Future of NBA arena subsidies, market comparisons to decide Kings’ fate
As Sacramento Mayor Kevin Johnson has been advertising for the past month, we did indeed get confirmation of the identity of his ‘whales’ at his State of the City address on Thursday.
Reiterating parts of his four-part plan that included bringing together a local ownership group, finding big equity investors (whales), putting together a downtown arena deal, and demonstrating the value of the Sacramento marketplace – Johnson would announce that 24 Hour Fitness founder Mark Mastrov and billionaire Ron Burkle would put in a bid to keep the Kings in Sacramento.
“With all due respect to Seattle, I do hope they get a team someday, but let me be perfectly crystal clear, it is not going to be this team,” said Johnson.
Johnson also announced that former Kings great Mitch Richmond would join the local ownership group and that the city’s proposal would include an option to return WNBA basketball to Sacramento.
Sources close to the situation told PBT that the framework of the offer delivered to the NBA on Friday was very close to Seattle’s $341 million offer for a controlling 65 percent interest in the club. NBA spokesman Tim Frank confirmed delivery of the offer on Friday, the day of the deadline.
Over the next month Sacramento will continue to iron out the details on a public subsidy and arena deal locally with the Sacramento City Council, which will ultimately vote on a term sheet to be delivered to the Board of Governors in time for their April 18-19 meeting.
Sources tell PBT that the Sacramento offer will be conveyed by the group to the NBA’s joint committees in charge of reviewing the situation on or around April 1. It is expected that Seattle’s group will also meet with that committee around that time, though no meeting has been publicly acknowledged.
According to sources, the two issues that will drive the conversation is the league’s strategy for securing arena subsidies in the future, and the impact each market will have on team revenues and the league’s financial model as a whole.
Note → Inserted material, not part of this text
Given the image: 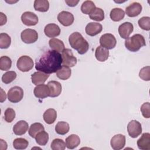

Also under consideration are timelines to deliver an arena, ownership groups, and the precedent the league could set by blocking an owner from selling to a group of their choosing.
The league blocked a sale of the Minnesota Timberwolves to a group headed by boxing promoter Bob Arum in 1994, but a well-placed source told PBT that the league views this transaction as “unprecedented,” citing that never before has the league relocated from a city that has supported its team both at the gate and with public subsidy dollars.
The Maloof ownership group reportedly has “little to no leverage” in NBA’s decision-making process. They also reportedly owe the NBA in excess of $100 million on a line of credit they’ve used throughout their ownership. If called in, the family’s financial woes could give the league an opening to use the ‘Best Interests of the League’ clause, similar to the way Major League Baseball removed Dodgers owner Frank McCourt.
Sources do not expect the Maloof family to push back on the league’s decision to back either Sacramento or Seattle, citing the prohibitive costs of an antitrust lawsuit, and the potential for the family to lose a chance to cash out in Sacramento or Seattle.
The issue of market comparisons between Sacramento and Seattle is cloudy, but sources expect Sacramento to be competitive in that area because it has one major sports team in their No. 20 TV market, while Seattle could have six major sports teams in its No. 12 TV market. We will cover this in a bit more detail later in the next few weeks.
While details about Sacramento’s ownership group are a bit hazy at this time, it has been expected that Mastrov would be the front man. The more private Burkle reportedly would focus on the development of the Downtown Plaza location. Sources indicate the duo will share in the ownership of a potential deal, though it’s unclear what those percentages will be. Both owners have been vetted by the NBA, and Mastrov finished second in the Golden State Warriors bid that recently went to the Joe Lacob group.
While Seattle’s Chris Hansen-Steve Ballmer group has enormous wealth, another well-placed source speaking to PBT under condition of anonymity said the league is happy with both ownership groups and not to expect a deal to hinge on any comparison between them.
If a showdown comes to the owners’ deciding vote, some sources hinted at a scenario in which the league tells the Hansen group that they’re going to choose Sacramento – allowing the Hansen group to bow out gracefully and avoid a divisive ownership vote.
Should the league favor Sacramento, sources say the work the city has done to fight for its team and the narrative it will give the league to sell to future cities in arena negotiations will have played a critical role in the NBA’s decision-making process.
Seattle’s deal contains a greater percentage of private funds due to local initiative-91 requiring public funds to return a guaranteed profit, which is a trend the league wants to avoid. On the other hand, Sacramento’s deal fits the public-private model the league is selling to cities, with a larger public subsidy going toward a new state-of-the-art building in a downtown revitalization effort.
We will cover that issue in greater detail in the coming weeks.
In order to keep their team, Sacramento will need eight votes out of 29 other owners to block the transfer of ownership to Seattle’s Hansen/Ballmer group.